Listed records:
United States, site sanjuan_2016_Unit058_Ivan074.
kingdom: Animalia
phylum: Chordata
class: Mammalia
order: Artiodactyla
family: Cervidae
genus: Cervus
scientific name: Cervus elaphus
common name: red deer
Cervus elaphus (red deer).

Work required:
Go to the line with "order: Artiodactyla" and set down that line and every line after it, through the end of the material above, word for word.

Answer to the exercise:
order: Artiodactyla
family: Cervidae
genus: Cervus
scientific name: Cervus elaphus
common name: red deer
Cervus elaphus (red deer).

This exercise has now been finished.